While IU Health Bloomington is correct that a monopoly power has no general duty to provide a "fair share" of the market to its competitors, the right to deny access to other entities is not unqualified. Olympia Equipment Leasing Co. v. Western Union Telegraph Co., 797 F.2d 370, 379 (7th Cir. 1986). ("[A] monopolist may be guilty of monopolization if it refuses to cooperate with a competitor in circumstances where some cooperation is indispensable to effective competition."). As cited above, Monroe Hospital has alleged "[d]espite and contrary to protocols for emergency medical transportation . . . IU Ambulance and its predecessor have continuously and consistently delivered the vast majority of emergency medical transportation patients to whom they have provided services to IU Hospital." (Compl. ¶ 55). The effect is that Monroe Hospital has information that patients were taken to IU Health Bloomington for treatment instead of Monroe Hospital in violation of the protocols and against consumer choice. (Id. ¶¶ 55, 59). This conduct, particularly given IU Ambulance's exclusive agreement with Monroe County, is sufficient to state a claim that is plausible on its face. See Hecker, 556 F.3d at 580. Monroe Hospital's assertions outline that the IU Ambulance's patient delivery procedures, which violated protocols, foreclosed competition by Monroe Hospital's emergency department and displaced consumer choice. These are the necessary assertions to meet the requirements of element two of a § 2 Sherman Antitrust Act claim. See Aspen Skiing Co., 472 U.S. at 605 (holding exclusionary conduct must be assessed by considering the effect of the conduct on the competitor and consumers to determine whether the conduct has impaired competition in an unnecessarily restrictive way).

Finally, although IU Health Bloomington is correct that the Court in Verizon Communications Inc. v. Law Offices of Curtis V. Trinko, LLP, stated that monopoly leveraging "presupposes anticompetitive conduct," it ignores the fact that Monroe Hospital has set forth additional conduct it purports was anticompetitive. 540 U.S. at 415 n.14. As outlined above, not only has Monroe Hospital made additional assertions of exclusionary conduct, but these assertions meet the requirements of Federal Rule of Civil Procedure Rule 8(a).

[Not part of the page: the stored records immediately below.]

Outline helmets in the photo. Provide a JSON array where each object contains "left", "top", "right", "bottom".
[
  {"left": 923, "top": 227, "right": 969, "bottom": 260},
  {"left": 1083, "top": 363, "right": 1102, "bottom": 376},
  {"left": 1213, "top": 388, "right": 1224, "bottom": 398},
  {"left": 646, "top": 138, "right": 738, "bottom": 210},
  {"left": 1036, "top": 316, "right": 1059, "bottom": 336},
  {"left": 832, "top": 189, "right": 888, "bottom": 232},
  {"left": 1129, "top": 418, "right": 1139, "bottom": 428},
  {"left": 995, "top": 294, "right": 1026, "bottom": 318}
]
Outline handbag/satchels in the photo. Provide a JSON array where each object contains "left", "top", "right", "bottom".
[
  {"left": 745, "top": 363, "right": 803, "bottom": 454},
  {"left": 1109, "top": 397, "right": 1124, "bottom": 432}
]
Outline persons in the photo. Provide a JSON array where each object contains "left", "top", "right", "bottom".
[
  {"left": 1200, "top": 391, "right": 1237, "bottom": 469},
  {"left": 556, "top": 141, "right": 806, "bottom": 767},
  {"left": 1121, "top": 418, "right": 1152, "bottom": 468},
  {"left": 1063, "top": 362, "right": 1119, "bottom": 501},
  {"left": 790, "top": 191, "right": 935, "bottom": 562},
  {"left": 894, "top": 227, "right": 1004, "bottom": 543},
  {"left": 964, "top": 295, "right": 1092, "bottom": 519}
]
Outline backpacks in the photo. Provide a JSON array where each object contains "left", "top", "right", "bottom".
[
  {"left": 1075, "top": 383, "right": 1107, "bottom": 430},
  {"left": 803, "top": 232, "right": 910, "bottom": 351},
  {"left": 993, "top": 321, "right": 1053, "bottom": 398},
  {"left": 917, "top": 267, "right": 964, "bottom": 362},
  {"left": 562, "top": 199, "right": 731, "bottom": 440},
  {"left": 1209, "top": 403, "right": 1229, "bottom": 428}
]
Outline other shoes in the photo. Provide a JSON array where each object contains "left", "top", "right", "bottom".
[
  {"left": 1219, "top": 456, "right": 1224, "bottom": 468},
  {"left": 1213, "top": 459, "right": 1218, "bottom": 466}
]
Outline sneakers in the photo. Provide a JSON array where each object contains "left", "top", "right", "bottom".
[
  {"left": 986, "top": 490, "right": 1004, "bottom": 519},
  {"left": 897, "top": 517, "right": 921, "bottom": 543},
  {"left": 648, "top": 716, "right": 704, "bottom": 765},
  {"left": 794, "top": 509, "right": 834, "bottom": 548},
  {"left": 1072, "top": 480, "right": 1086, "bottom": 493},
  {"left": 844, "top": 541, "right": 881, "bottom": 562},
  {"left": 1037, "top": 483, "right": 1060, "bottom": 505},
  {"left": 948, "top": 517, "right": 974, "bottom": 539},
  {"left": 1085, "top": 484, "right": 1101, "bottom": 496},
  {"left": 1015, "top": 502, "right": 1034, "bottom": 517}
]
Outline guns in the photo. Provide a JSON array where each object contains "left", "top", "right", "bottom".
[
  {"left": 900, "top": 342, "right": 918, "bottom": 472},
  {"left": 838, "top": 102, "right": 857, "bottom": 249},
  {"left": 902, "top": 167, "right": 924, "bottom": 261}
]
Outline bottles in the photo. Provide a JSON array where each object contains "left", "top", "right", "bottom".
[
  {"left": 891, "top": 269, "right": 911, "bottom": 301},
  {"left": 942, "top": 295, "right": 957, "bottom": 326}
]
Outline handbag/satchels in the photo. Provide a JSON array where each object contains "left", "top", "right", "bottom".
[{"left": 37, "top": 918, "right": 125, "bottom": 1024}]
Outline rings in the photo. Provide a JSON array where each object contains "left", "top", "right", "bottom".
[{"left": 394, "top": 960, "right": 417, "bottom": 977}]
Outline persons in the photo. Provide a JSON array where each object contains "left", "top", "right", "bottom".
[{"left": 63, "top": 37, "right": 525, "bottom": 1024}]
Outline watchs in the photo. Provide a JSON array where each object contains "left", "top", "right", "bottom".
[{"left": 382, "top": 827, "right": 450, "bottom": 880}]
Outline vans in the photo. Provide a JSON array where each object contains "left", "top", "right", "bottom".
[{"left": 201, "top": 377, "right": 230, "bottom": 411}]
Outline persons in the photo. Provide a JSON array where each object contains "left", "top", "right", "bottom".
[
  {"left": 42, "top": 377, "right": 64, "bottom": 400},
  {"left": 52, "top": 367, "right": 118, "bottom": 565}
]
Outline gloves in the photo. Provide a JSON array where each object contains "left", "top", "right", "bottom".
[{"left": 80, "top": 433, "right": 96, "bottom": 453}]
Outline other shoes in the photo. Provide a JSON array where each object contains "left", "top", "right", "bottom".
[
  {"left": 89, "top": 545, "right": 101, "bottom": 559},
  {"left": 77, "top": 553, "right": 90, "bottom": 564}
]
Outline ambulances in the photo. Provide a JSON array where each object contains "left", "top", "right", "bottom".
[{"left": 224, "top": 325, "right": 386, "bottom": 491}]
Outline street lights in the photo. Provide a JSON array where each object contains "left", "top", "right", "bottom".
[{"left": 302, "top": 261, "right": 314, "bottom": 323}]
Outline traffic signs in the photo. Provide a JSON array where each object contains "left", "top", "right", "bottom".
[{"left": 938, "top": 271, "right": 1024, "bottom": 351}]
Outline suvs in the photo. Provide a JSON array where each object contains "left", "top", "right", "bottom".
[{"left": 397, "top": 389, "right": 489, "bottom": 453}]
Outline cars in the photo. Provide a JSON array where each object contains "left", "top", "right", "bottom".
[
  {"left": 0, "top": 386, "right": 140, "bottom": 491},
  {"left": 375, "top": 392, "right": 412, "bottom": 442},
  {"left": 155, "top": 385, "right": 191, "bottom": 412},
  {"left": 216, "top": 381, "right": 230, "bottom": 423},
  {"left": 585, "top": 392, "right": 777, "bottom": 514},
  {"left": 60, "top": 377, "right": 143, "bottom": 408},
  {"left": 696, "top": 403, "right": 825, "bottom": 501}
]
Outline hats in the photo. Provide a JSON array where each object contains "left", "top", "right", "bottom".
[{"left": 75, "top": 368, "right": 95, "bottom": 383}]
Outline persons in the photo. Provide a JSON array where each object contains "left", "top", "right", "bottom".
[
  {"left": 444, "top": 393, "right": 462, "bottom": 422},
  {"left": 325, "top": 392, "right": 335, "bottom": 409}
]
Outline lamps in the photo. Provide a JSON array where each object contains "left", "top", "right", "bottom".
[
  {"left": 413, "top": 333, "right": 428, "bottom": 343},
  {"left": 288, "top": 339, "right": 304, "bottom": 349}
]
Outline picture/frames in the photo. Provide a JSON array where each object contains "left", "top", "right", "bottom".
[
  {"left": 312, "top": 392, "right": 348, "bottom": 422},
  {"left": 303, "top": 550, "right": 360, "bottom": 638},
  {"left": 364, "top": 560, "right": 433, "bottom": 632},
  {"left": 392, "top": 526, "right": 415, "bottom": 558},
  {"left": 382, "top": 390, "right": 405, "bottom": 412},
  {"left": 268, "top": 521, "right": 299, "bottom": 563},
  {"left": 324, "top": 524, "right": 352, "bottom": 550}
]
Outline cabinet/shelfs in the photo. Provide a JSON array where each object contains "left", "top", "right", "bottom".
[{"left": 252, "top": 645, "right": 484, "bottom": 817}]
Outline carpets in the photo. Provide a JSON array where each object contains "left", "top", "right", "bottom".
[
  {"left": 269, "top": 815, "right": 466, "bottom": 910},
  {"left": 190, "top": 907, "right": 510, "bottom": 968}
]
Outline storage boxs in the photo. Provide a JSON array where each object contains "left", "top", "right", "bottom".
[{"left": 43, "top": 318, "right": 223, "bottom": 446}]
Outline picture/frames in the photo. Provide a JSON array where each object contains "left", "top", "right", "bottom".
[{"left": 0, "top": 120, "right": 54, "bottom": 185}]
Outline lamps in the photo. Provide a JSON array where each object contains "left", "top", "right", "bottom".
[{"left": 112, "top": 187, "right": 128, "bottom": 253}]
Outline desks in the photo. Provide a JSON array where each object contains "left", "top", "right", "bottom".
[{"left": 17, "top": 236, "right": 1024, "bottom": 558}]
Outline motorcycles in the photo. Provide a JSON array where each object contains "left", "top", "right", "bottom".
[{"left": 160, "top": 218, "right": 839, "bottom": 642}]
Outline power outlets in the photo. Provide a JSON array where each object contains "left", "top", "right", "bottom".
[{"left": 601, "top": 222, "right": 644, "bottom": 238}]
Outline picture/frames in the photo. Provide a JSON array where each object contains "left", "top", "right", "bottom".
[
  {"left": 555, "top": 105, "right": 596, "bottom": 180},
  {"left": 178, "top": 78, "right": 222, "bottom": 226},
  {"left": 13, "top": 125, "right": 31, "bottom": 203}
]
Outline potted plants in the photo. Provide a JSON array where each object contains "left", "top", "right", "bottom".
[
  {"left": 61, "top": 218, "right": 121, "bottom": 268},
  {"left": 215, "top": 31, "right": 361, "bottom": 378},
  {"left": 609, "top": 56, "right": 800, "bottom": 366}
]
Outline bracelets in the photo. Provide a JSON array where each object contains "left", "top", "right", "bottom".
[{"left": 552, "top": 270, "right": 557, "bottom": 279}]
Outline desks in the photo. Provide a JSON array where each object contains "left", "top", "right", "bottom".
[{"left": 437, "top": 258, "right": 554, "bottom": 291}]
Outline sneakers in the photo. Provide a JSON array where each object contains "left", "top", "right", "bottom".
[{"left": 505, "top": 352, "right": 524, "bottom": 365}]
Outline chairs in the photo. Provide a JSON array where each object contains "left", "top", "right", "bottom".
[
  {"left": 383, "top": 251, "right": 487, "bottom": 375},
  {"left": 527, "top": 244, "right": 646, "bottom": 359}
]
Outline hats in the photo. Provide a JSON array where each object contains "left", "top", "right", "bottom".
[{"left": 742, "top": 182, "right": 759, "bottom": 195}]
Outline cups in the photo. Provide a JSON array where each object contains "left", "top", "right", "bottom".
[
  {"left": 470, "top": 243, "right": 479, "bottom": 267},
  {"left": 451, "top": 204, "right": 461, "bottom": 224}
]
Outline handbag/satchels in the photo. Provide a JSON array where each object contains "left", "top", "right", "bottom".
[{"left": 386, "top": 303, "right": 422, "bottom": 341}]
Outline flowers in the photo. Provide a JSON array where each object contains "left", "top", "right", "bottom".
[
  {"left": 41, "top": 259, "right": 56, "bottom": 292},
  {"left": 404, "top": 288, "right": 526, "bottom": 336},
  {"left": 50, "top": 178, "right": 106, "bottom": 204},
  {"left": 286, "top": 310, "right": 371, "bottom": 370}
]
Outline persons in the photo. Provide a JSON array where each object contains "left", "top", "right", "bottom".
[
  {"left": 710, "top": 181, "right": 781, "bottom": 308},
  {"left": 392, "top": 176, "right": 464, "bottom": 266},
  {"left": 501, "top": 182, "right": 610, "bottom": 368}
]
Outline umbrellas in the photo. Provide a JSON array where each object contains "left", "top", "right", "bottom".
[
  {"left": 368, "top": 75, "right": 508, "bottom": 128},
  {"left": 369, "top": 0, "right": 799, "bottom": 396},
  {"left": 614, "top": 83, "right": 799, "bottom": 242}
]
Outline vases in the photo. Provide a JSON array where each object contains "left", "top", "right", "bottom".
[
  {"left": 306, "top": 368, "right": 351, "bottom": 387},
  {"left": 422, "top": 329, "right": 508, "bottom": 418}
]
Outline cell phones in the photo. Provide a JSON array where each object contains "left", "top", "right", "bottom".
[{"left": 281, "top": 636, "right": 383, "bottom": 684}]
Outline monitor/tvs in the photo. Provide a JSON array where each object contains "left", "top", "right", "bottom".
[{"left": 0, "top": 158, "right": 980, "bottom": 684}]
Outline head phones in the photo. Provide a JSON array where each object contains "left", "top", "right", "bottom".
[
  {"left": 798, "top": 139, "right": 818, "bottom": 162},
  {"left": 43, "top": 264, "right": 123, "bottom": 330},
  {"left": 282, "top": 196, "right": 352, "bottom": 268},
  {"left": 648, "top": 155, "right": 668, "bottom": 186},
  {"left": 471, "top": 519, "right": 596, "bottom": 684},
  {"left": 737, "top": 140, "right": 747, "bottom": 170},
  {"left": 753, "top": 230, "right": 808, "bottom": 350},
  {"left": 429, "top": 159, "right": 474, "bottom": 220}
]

B. State Action Doctrine (Count I)

Next, IU Health Bloomington contends that even if Monroe Hospital properly alleged exclusionary conduct, IU Health Bloomington is immune from federal antitrust liability under the state action doctrine. (Docket No. 17 at ECF p. 17). The "state action doctrine provides an exemption from the federal antitrust laws and, if applicable, allows for dismissal of the complaint." Marrese v. Interqual, Inc., 748 F.2d 373, 384 (7th Cir. 1984) (emphasis in original), abrogated on other grounds by Hammes v. AAMCO Transmissions, Inc., 33 F.3d 774, 779 (7th Cir. 1994). The state action doctrine seeks to preserve the principles of state sovereignty and federalism without disregarding the procompetitive, free enterprise principles that compose the federal antitrust laws. Marrese, 748 F.2d at 386. This doctrine recognizes that in circumstances where sufficient state action is present, there is a reduced "concern that federal policy is being unnecessarily and inappropriately subordinated to state policy." Id. at 387 (citing Bates v. State Bar of Arizona, 433 U.S. 350, 362 (1977)). The doctrine exempts private entities like IU Health Bloomington from antitrust laws if the alleged anticompetitive activity was (1) "clearly articulated and affirmatively expressed as state policy," and their actions were (2) "actively supervised by the State itself." Id. at 386 (quoting California Retail Liquor Dealers Ass'n v. Midcal Aluminum Inc., 445 U.S. 97, 105 (1980)).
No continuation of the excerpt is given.